Legislator looks back over 18 years in Illinois House
Mitchell recalls the good times and sad times
Dear 90th District residents:
My, how time has flown. I am ending my 18th year as your state representative. It seems like yesterday that I watched the election returns at Moonlight Bay Marina. But now, it is farewell time.
The list of friends has grown mountainous over the time that I have served this district. I cannot possibly mention everyone, but I want to say thank you to my wife and family for allowing me to spend the time it has taken to serve in this capacity. The position did take considerable time away from my family, and that was one of the most difficult parts for Jan, Emily and me. Time is something that a person can never get back.
The counties of Bureau, Lee, Ogle and Whiteside will always be remembered with heartfelt fondness. It has been an honor and a privilege to serve you.
I don’t believe I have a bad memory in all the time I served the counties in first the 73rd and now the 90th districts. We have gone through some good times together and some sad times together. We’ve watched businesses close and new ones open. I want to mention a few of the most memorable events of the past two decades.
None of us will quickly forget the Saturday that I received a call from then-Gov. George Ryan. He asked me whether I was sitting down. I said no, and he said that I should. He then informed me that he had just gotten the word that Northwestern Steel and Wire was closing its doors for good.
I was shocked and upset by the news, knowing how many families this would affect.
With the hard work of our local economic development team, the city of Sterling and others, we survived and now have Sterling Steel, smaller but more secure, as a part of the Rock River Valley.
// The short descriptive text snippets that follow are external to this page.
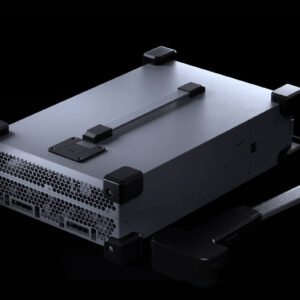 CARGADOR INTELIGENTE C10000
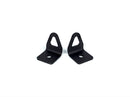 UPGRADED BED TIE DOWN (PAIR) For Toyota Tacoma & Tundra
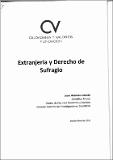 2011-Extranjería y Derecho de Sufragio.pdf.jpg
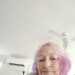 Sandie's profile picture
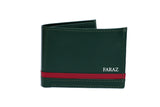 Genuine Leather Wallet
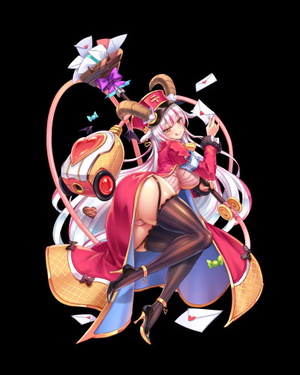 Freya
I remember driving home from Springfield towing Rep. Raymond Poe’s little train, borrowed for the Fiesta Parade, when the word came over the radio of the planes hitting the twin towers in New York. I can remember vividly the description and confusion of the news media as they struggled to make sense of the terrible disaster. It was several minutes before it was tied to a terrorist attack on our nation.
I don’t believe I have ever been so shaken by an event in my lifetime. I couldn’t make sense out of the brutally that was inflicted on our citizens in the blink of an eye.
In the days that followed, a debate ensued over whether to have the parade or cancel it. The decision was finally made to have it and call it a Freedom Parade. The various politicians decided that it would not be appropriate for us to march in the parade that year. It was the only one I missed in the time I served the area.
At the conclusion of the parade, I spoke at the Grandon Civic Center. It was the most difficult speaking engagement of my entire career. We will always remember the innocent victims of 9/11.
On the brighter side, I truly enjoyed helping the various cities, counties and townships with grant projects to improve areas such as structural replacement at Montmorency Elementary School after a devastating storm; an elevator grant for Dixon High School to make more of the school handicapped accessible; the new senior/community center in Oregon; parking on Reagan Way in Dixon; the PADS shelter in Sterling; grants to various fire districts to help with building structures and equipment; and many other projects around the district.
Memorable legislation includes Lydia’s law to help rein in vicious dogs, Erin’s law to bring sex abuse awareness education to pre-kindergarten through high school; the establishment of the P-20 Council to deal with most difficult problems facing public education; serving on the re-enrolling dropouts committee; and passing legislation for charter school expansion.
Serving as the chairman of the statewide committee to commemorate the centennial celebration of native son and president, Ronald Reagan, was one the many highlights of my time in office. I worked with many wonderful people to help plan and carry out festivities in many parts of the Reagan Trail from Dixon and Tampico all the way down to Eureka College. Many communities held festivities to honor the president, and it was an honor to serve on the statewide committee.
I tried to make sure that my office and those who worked there did the very best they could to help the citizens of the district. We dealt with numerous problems along the way and still had to maintain fiscal responsibility. We maintained the office at 100 E. 5th St. in Rock Fall for the entire 18 years of service. I was blessed with great people to help with the day-to-day operation of the office. My thanks to all of you.
I am very proud to have been your state representative for the past 18 years. I am extremely grateful that you elected me nine times to continue to serve. All any public official can do is to try his or her hardest to always do the right thing in the eyes of the constituents.
We didn’t always see eye to eye on every issue, but I have always respected your input, advice and sometimes criticism. I believe that we all tried our very best to improve the life of the Sauk Valley region, and I will never forget the time I was given to be in a position of trust.
Thank you, and God bless you, one and all.
Note to readers – The last full day of state Rep. Jerry Mitchell’s final term will be Jan. 8. New lawmakers will be sworn in Jan. 9.